If there was a manufacturer or break week in the market, this certainly feels like one thing. On Wednesday, Trump’s tariff deadline approaches, with new employment numbers and speeches from Fed Chairman Jay Powell on Friday.
Bitcoin and other cryptos look as volatile as ever in the short term, with the weekend returning to the lowest we haven’t seen since 2023 at $1,775. Luckily, one buyer, Strategy CEO Michael Saylor, is not being deterred as he scooped up another $1.9 billion in Bitcoin.
“Even though the good news we’re watching… I don’t care about the price,” the author of Cic is Noel Acheson, a newsletter that joined us on this week’s show. “I look at fees, expectations, economic data, because that’s the driver now.” Let’s dig deeper…
Things are odd in ciphers now. Because convictions among people in space will certainly not be high.
For example, as economic data deteriorates and inflation revives, consumer sentiment is unravelled. As Trump talks about tariffs, it has a vicious flywheel effect that could potentially be self-realized. Increased pressure on prices leads to increased inflation, increased interest rates, and a recession. The odds of the recession are steadily rising, but Trump appears to be the first to blink, and Wednesday’s announcement can change all of that. Or, if he holds tight, it shows that the Fed, who will probably blink first, suspect things have gotten so badly in the market, could be guaranteed more interest rate cuts than this year.
One thing is for sure, people don’t feel good right now.
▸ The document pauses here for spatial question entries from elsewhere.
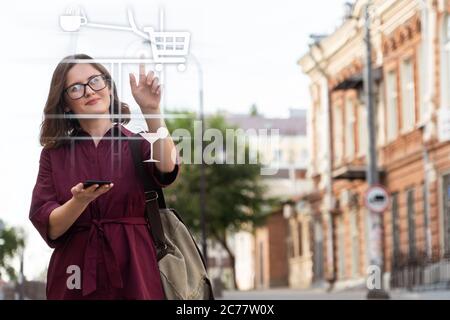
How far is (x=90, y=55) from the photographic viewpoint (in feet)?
12.8

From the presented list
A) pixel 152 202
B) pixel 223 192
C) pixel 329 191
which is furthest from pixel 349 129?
pixel 152 202

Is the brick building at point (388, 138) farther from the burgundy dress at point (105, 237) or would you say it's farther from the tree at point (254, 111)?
the burgundy dress at point (105, 237)

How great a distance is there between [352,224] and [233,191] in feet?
3.01

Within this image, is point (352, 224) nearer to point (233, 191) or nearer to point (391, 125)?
point (391, 125)

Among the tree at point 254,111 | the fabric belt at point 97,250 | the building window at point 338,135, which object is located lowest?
the fabric belt at point 97,250

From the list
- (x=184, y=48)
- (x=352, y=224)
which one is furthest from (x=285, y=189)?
(x=184, y=48)

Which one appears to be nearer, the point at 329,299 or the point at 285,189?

In fact, consumer expectations of business conditions tanked at the historic low-rise in the latest research at the University of Michigan. Lower than the pandemic. Lower than 2008. Yes, given that, the truth is that digital gold on the internet is still held at $82,000.
BlackRock CEO Larry Fink is an interesting guy. As one of the world’s biggest asset managers, what Larry Fink says is undoubtedly important. This is part of the reason BlackRock made the decision to join Bitcoin ETFS, supporting the class funding in 2024. But in reality, it was only a few years ago that Fink was singing very different songs. In one interview in 2017, he said Crypto and Bitcoin were “indicators of money laundering.”
Now in a new investor letter, Fink is thinking that Bitcoin can continue to cut the US dollar as a preferred global reserve asset. I think he can have points (as US debt stacks above the measure of sustainability, Noel was in trouble in honor of the idea that Bitcoin lives in an age of economic uncertainty.